Dataset records:
▼▼▼
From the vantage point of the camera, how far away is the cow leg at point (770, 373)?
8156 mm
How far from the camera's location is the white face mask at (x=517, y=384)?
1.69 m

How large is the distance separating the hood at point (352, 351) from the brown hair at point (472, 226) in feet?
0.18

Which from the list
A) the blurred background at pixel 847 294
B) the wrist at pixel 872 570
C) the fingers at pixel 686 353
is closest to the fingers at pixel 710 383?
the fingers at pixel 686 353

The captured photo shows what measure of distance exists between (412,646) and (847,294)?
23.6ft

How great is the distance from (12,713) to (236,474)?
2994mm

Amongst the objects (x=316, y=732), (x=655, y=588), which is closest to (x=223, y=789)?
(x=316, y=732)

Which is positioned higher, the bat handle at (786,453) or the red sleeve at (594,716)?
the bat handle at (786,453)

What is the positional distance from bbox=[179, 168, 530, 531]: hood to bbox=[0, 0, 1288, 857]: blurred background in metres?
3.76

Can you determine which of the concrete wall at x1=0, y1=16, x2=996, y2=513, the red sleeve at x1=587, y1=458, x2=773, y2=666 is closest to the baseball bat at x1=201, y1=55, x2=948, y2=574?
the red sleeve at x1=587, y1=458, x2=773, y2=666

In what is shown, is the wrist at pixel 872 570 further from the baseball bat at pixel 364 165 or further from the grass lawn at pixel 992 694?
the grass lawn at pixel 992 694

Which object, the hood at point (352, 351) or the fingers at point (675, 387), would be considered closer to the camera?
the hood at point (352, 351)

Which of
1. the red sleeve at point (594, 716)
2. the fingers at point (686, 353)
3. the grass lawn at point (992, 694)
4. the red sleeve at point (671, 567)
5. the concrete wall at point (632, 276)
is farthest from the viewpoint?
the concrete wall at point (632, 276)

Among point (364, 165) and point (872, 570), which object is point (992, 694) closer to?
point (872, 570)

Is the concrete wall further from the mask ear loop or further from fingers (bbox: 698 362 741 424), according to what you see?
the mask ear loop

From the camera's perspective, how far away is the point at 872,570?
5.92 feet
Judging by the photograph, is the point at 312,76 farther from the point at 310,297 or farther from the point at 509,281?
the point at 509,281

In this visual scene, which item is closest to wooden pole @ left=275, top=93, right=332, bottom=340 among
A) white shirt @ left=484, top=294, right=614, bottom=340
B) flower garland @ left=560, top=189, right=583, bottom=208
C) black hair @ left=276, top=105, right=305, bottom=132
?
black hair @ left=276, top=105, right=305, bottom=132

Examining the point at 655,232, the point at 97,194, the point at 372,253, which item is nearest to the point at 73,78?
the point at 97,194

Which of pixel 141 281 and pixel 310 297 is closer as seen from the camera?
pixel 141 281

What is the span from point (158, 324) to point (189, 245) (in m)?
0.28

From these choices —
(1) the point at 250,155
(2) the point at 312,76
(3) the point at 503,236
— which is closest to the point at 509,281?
▲▲▲
▼▼▼
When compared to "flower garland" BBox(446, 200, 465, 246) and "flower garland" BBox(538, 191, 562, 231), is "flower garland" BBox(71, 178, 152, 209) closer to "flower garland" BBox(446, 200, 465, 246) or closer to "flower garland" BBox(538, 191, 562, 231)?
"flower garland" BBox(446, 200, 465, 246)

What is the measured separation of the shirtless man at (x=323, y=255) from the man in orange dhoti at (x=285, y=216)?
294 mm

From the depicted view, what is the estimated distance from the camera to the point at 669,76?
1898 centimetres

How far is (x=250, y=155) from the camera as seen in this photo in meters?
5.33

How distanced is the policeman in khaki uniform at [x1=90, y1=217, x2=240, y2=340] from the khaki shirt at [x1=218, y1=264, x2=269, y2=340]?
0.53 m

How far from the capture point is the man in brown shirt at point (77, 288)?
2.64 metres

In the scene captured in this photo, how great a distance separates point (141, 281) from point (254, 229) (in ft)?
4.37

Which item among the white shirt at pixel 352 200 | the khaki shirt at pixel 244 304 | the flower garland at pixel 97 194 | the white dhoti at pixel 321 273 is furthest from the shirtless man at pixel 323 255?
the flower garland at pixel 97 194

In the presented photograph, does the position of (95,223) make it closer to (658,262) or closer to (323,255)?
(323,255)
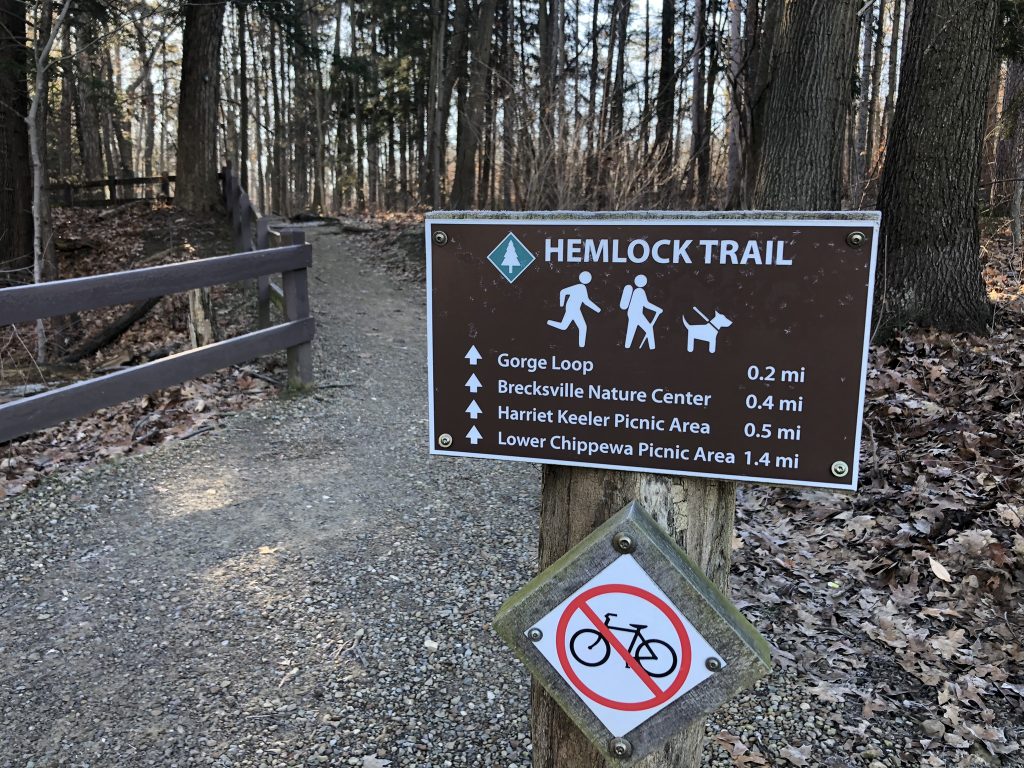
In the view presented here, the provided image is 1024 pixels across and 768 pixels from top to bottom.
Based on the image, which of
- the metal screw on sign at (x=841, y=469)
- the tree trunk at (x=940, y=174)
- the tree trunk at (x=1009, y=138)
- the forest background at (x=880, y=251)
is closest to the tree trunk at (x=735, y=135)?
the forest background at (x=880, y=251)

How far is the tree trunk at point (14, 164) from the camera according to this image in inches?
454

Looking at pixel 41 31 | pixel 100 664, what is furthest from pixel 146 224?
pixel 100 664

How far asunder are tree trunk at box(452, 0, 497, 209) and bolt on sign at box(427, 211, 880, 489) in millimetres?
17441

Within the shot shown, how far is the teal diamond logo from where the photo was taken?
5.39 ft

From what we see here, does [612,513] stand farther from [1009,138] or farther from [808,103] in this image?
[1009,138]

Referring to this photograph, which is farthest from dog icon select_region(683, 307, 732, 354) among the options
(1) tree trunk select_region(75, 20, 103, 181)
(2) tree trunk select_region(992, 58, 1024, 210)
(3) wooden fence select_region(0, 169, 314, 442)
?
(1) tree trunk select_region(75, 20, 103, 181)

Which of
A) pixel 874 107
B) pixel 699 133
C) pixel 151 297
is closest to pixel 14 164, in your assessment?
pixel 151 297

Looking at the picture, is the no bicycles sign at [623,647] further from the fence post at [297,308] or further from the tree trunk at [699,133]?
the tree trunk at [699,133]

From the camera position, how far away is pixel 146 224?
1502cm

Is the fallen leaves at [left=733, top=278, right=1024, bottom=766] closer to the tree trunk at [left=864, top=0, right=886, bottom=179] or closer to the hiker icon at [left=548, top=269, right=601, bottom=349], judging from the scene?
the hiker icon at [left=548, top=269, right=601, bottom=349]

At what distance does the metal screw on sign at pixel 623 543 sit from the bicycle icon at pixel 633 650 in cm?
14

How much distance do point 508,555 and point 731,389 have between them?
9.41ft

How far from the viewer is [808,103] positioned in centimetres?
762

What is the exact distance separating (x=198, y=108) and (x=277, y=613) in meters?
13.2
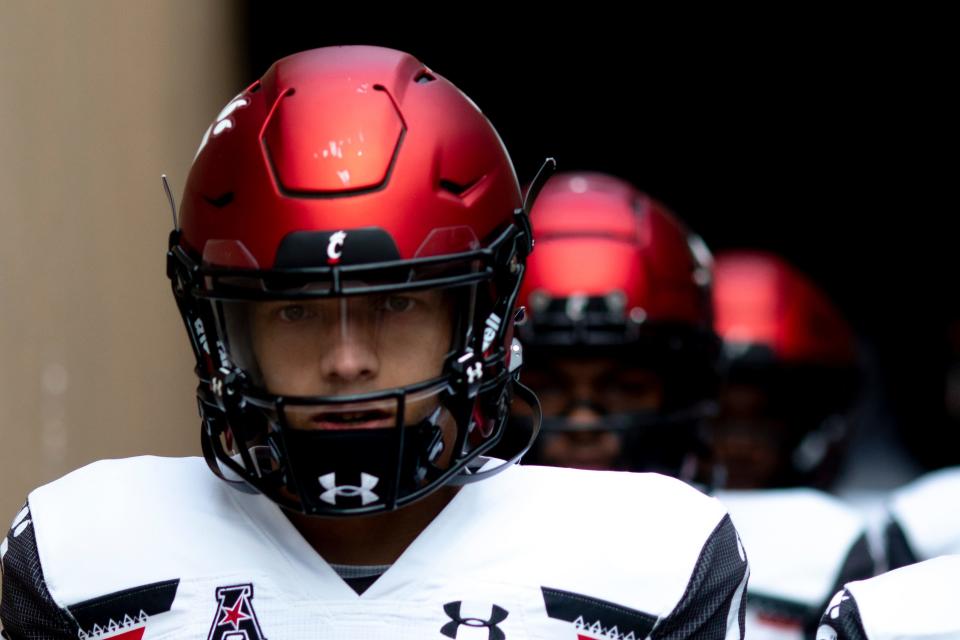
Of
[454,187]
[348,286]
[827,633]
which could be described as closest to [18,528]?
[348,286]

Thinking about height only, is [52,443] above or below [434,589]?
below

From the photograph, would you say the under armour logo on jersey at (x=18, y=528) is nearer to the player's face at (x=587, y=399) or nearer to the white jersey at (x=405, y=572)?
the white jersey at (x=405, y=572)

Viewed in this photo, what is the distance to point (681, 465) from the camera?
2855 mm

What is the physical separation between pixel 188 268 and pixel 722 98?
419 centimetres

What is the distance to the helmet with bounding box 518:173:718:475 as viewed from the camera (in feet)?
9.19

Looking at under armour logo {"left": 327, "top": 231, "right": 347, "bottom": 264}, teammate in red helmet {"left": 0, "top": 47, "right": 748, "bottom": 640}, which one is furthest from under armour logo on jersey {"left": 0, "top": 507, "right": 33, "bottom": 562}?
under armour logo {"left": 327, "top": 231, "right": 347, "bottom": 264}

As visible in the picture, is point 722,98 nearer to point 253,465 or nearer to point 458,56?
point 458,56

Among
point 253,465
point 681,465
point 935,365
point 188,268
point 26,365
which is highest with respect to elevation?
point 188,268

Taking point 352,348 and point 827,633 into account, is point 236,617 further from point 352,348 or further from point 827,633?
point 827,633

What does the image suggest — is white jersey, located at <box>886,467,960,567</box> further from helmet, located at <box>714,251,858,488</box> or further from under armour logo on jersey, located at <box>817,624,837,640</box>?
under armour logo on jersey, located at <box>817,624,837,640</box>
▲▲▲
▼▼▼
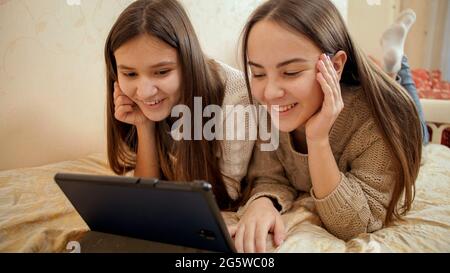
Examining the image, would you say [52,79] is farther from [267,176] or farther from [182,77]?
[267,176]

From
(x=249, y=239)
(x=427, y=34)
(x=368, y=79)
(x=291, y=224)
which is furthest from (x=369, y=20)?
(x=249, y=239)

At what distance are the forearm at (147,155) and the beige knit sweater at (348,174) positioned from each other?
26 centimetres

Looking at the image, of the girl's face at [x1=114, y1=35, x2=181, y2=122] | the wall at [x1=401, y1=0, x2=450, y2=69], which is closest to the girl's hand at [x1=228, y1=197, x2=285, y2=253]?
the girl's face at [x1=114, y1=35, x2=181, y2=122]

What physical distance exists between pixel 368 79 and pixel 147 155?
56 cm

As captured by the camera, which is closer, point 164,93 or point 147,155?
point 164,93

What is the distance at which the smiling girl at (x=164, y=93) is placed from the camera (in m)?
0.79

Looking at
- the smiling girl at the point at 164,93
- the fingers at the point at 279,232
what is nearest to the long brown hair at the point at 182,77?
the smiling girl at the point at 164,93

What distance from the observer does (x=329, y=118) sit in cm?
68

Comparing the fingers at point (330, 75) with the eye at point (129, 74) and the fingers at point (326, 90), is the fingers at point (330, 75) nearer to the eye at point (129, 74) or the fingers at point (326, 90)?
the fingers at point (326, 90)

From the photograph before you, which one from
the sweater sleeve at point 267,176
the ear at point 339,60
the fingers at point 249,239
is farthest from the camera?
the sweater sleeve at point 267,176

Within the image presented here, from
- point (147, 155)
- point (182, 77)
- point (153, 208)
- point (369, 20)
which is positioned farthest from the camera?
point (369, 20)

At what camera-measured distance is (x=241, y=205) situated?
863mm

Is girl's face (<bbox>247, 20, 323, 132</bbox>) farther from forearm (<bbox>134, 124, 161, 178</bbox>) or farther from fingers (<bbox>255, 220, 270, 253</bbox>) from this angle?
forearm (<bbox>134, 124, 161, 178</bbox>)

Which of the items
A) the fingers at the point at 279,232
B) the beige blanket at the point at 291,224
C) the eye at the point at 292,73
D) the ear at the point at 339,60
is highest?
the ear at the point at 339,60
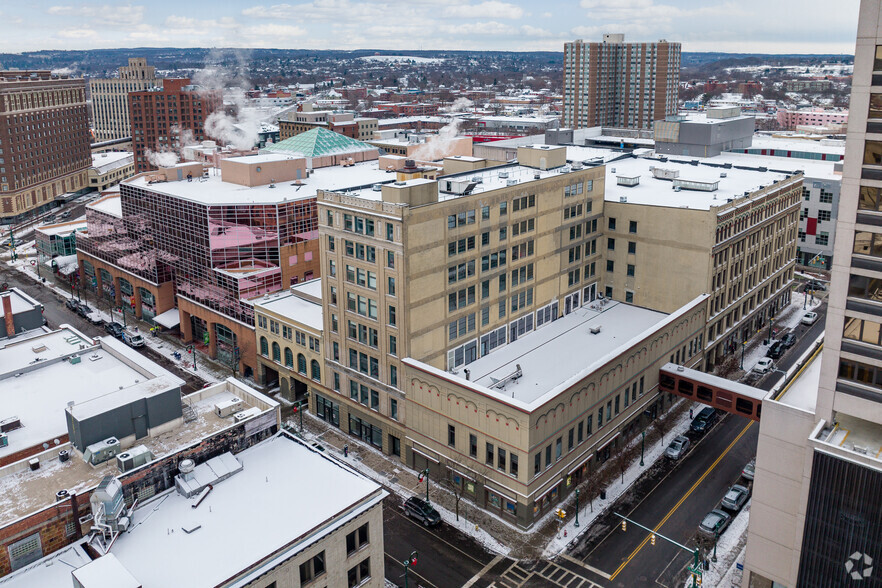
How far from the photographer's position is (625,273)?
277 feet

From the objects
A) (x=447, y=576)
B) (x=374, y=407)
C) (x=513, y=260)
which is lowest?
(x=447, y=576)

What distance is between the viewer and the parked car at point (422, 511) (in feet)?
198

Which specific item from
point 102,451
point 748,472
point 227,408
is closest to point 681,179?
▲▲▲
▶ [Task]: Extract every line from the dataset rows that contains the word "away".

▶ [Problem solution]:
From the vantage point of the camera, how far away is the cow leg at point (770, 373)?
From the camera's perspective, how far away is the point at 872,570?
From the camera position, how far away is pixel 146 224?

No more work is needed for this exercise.